With a Salmonella outbreak felt by 592 people in 36 states, officials are currently unsure of the source of the infection’s spread.
The Centers for Disease Control and Prevention officials say they’re still learning about the cause as infections keep spreading. CDC identified 592 cases on Thursday, with Texas (149) and Oklahoma (92) topping the list.
However, KTLA reports that CDC officials say there are more than 592 people infected. Many individuals often recover without getting medical care or testing. For that reason, health officials say the outbreak is likely to go beyond 36 states.
So far, there are no fatalities from the outbreak, while 116 people are in the hospital.
CDC: Salmonella Outbreak Started Before June
Thursday’s health alert said a Salmonella Oranienburg strain link to the sicknesses came as early as May 31.
Additionally, there’s no age limit to the infections, with ages 1 through 97 getting infected.
Officials say a similar strain found in September came from a takeout condiment cup with cilantro, lime, and onions. At that time, CDC officials said they couldn’t pinpoint one ingredient or the cup as a source of the salmonella.
This time, there’s no food source, which makes things more challenging for scientists.
For the record, here are some of the past food sources from a 2019 list. You have to watch out for meat and poultry products. Raw or undercooked eggs and the dough can cause a problem, along with dairy products. Fruits, leafy greens, raw sprouts, and fresh veggies have made folks sick, including some suspect nut butter and spread.
Finally, your pup’s pet food and treats can make you sick.
Keeping The Outbreak At Bay
The CDC wants people to follow food safety measures with washing, cooking, or eating foods that carry a risk. Also, touching infected animals, their feces, or their environment could pose a threat.
When is the outbreak over? When the CDC says so. Well, it’s when case numbers drop back down to what “investigators normally expect.”
Salmonella bacteria outbreaks cause approximately 1.3 million infections every year. There were 26,500 hospitalizations and 420 deaths last year.

**Dataset content**.

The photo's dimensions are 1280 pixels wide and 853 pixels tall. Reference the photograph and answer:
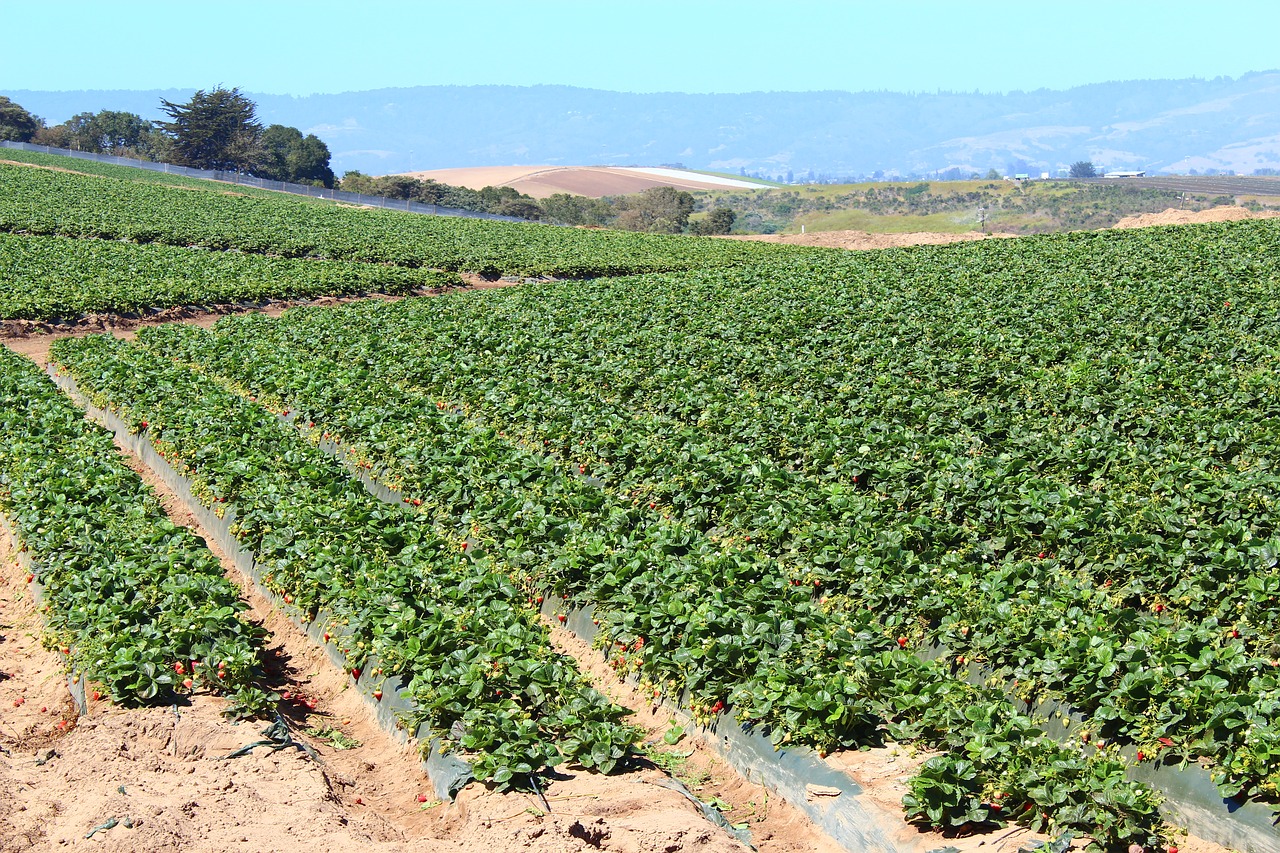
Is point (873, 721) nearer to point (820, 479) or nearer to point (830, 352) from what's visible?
point (820, 479)

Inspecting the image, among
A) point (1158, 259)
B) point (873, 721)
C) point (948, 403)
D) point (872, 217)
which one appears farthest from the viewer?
point (872, 217)

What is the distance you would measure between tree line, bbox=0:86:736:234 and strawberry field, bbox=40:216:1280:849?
63.5m

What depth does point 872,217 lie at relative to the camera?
99312mm

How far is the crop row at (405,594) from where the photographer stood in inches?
267

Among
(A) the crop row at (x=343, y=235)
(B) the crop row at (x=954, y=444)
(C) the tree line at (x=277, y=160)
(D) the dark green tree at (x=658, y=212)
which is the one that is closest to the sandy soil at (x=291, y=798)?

**What the task asks**. Summarize the Salmonella outbreak article in two sentences. The material is not needed for the task that follows.

**Exercise answer**. A Salmonella outbreak has sickened 592 people in 36 states, with Texas and Oklahoma reporting the most cases, 116 people hospitalized and no deaths so far. CDC officials say the true number of infections is higher and the source is still unknown, and they urge people to follow food safety measures until case numbers drop back to what investigators normally expect.